As I mentioned recently I’ve been studying scaled scrum and recently passed the scrum.org SPS exam. One of the key aspects to this is how to manage work between teams so it’s a topic I want to discuss in this post.
The Nexus Guide provides a really good introduction to scaling scrum (other frameworks are available). There are two aspectcs which I see as key. These are for every team to focus on a single Product Goal and to minimise dependencies between teams. I’m going to focus onthe former.
In scrum we build incrementally towards a Product Goal, we review our progress in the Sprint Review and share progress with stakeholders then discuss what we should do next. It’s this level of transparency which makes scrum so powerful, it minimises risk and ensures we’re building the right thing.
However, when you have multiple teams all working on a product things can get complicated, you often see different teams with different project delivery dates and things get very very messy.

Generally a product should have a single backlog and a single active product goal. This makes sense. After all a product should have one list of improvements and should be moving towards a single known state, however it’s surprising how many organisations have a backlog per team, rather than per product.
Next, all teams should work together to create an integrated increment of all their work each sprint.
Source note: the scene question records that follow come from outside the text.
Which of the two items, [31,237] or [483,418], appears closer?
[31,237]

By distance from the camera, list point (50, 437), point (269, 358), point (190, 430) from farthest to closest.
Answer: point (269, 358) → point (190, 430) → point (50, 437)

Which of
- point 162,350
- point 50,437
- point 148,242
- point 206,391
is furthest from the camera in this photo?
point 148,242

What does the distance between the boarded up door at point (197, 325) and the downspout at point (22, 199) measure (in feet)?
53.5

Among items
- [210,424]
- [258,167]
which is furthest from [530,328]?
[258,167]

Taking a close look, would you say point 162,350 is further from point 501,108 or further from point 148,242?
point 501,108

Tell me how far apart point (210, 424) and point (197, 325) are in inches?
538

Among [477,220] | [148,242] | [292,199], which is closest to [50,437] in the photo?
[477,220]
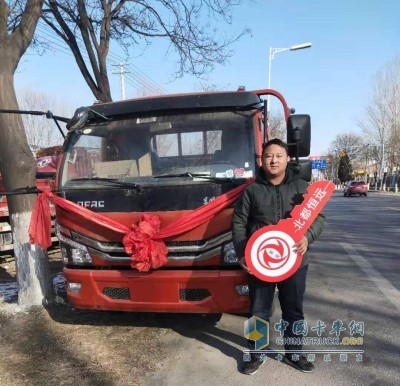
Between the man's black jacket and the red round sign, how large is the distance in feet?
0.35

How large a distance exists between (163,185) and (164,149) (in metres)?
0.60

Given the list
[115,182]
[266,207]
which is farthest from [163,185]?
[266,207]

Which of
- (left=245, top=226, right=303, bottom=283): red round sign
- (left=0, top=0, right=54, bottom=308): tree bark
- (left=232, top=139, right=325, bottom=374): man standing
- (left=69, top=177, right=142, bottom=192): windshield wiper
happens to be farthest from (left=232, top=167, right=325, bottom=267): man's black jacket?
(left=0, top=0, right=54, bottom=308): tree bark

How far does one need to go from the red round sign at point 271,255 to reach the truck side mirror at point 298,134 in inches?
45.2

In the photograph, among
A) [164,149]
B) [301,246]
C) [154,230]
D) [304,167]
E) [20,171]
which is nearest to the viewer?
[301,246]

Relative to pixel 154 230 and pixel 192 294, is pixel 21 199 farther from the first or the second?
pixel 192 294

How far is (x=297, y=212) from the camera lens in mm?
3414

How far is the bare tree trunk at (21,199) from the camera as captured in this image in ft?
17.4

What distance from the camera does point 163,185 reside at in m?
4.04

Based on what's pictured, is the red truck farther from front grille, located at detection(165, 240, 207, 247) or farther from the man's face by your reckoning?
the man's face

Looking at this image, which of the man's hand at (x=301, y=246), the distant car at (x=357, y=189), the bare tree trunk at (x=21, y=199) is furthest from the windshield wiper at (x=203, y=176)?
the distant car at (x=357, y=189)

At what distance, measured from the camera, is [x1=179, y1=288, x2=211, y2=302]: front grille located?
394 cm

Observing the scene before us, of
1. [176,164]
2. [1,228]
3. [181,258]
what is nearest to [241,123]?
[176,164]

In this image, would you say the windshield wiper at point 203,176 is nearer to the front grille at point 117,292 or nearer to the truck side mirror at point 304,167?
the truck side mirror at point 304,167
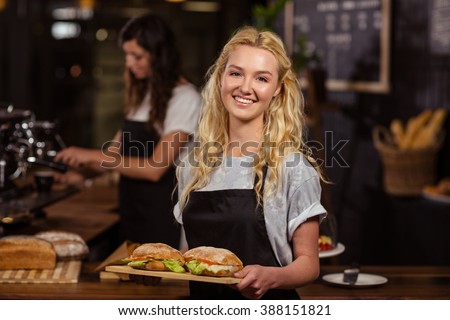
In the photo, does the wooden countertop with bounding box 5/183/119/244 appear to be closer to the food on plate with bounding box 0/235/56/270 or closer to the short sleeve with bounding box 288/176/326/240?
the food on plate with bounding box 0/235/56/270

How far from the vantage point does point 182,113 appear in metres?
3.55

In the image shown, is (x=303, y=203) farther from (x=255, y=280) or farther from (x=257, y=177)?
(x=255, y=280)

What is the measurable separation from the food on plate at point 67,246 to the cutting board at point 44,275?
78 millimetres

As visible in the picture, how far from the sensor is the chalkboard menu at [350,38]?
5402mm

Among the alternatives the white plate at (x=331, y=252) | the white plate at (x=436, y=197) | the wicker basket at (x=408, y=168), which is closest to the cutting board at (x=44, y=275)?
the white plate at (x=331, y=252)

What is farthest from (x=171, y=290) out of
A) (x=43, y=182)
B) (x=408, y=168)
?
(x=408, y=168)

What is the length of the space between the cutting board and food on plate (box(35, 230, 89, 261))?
0.08m

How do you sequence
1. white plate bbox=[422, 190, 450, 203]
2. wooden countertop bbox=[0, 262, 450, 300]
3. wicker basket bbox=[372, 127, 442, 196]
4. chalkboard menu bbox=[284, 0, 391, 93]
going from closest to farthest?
wooden countertop bbox=[0, 262, 450, 300]
white plate bbox=[422, 190, 450, 203]
wicker basket bbox=[372, 127, 442, 196]
chalkboard menu bbox=[284, 0, 391, 93]

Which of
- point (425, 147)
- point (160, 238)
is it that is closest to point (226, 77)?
point (160, 238)

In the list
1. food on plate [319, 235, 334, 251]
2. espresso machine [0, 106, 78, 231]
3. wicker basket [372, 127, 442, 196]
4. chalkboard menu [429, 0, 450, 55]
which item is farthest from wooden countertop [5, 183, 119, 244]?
chalkboard menu [429, 0, 450, 55]

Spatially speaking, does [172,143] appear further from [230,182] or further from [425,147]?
[425,147]

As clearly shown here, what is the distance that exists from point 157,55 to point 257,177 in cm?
148

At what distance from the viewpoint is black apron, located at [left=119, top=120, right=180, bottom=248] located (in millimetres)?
3672
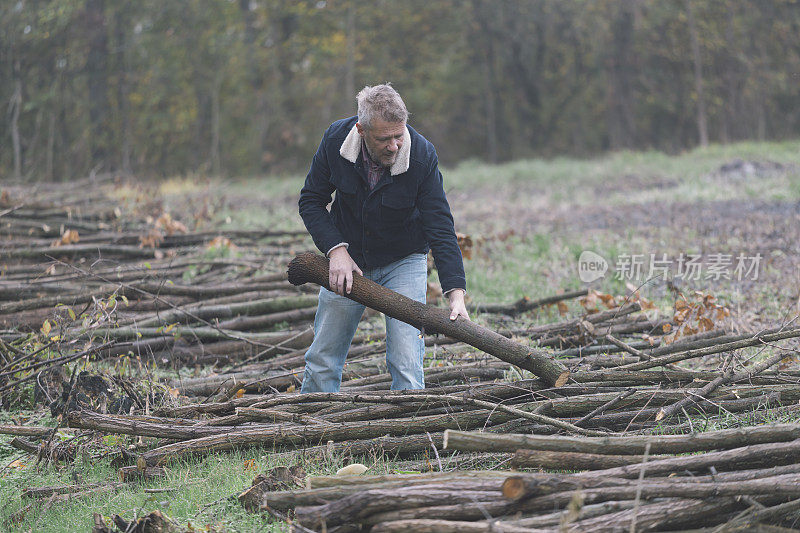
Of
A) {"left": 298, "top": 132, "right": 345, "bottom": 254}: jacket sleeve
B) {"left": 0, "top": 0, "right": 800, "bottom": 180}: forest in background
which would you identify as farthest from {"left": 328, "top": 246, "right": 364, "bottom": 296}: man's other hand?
{"left": 0, "top": 0, "right": 800, "bottom": 180}: forest in background

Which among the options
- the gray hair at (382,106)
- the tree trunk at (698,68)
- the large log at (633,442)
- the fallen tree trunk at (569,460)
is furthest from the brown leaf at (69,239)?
the tree trunk at (698,68)

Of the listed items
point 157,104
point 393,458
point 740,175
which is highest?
point 157,104

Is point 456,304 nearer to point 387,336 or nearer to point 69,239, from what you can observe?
point 387,336

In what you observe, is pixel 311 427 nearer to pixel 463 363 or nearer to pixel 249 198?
pixel 463 363

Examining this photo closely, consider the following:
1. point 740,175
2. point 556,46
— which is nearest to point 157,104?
point 556,46

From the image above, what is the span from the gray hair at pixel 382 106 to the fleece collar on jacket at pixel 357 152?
211 mm

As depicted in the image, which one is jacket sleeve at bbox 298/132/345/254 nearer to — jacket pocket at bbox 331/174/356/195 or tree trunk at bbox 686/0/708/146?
jacket pocket at bbox 331/174/356/195

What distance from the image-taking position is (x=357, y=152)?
159 inches

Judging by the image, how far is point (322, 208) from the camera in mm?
4320

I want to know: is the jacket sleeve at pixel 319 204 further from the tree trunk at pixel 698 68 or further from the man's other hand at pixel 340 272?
the tree trunk at pixel 698 68

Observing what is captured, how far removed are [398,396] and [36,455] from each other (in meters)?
2.11

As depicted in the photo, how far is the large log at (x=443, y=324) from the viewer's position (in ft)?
12.7

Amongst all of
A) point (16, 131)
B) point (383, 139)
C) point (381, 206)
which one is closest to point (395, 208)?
point (381, 206)

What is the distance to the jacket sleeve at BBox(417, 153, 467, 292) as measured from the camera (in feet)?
13.5
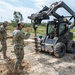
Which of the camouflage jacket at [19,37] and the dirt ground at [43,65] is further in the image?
the dirt ground at [43,65]

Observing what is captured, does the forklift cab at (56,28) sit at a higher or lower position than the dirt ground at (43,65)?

This may sound controversial or even impossible but let me explain.
If your two scrum teams are creating increments each sprint they can do this in isolation (in which case they’re creating to diverging versions of the product) or they can integrate into the same master version of the product as they go. The former is no better than the vast feature branches we all remember with nightmares. Instead the Definition of Done should including integrating their increments with all other teams before marking work as completed.
So why can’t two teams focus on two different Product Goals? The question is why should they? A Product Goal represents a future vision of the product which the team is working to create. Surely we can’t have two visions?
Instead we should have a roadmap of upcoming goals. What we expect the product to look like after phase 1, phase 2, phase 3 or whatever. Scrum teams don’t pursue two Product Goals at the same time in regular scrum so why would they have any more success with multiple teams? To ensure the best chance of delivering effectively all teams on the product should focus on turning the active Product Goal into reality before moving onto the next. They can do this by breaking down the work in to individual pieces of work with the fewest dependencies between them, delivering them and integrating before the end of each sprint.
Fewest dependencies… that seems like a future post!
Seriously though, Scrum.org has some great articles on this stuff. If you’ve not already I highly recommend reading The Nexus Guide if you are trying to use scrum to deliver a product with any more than one team.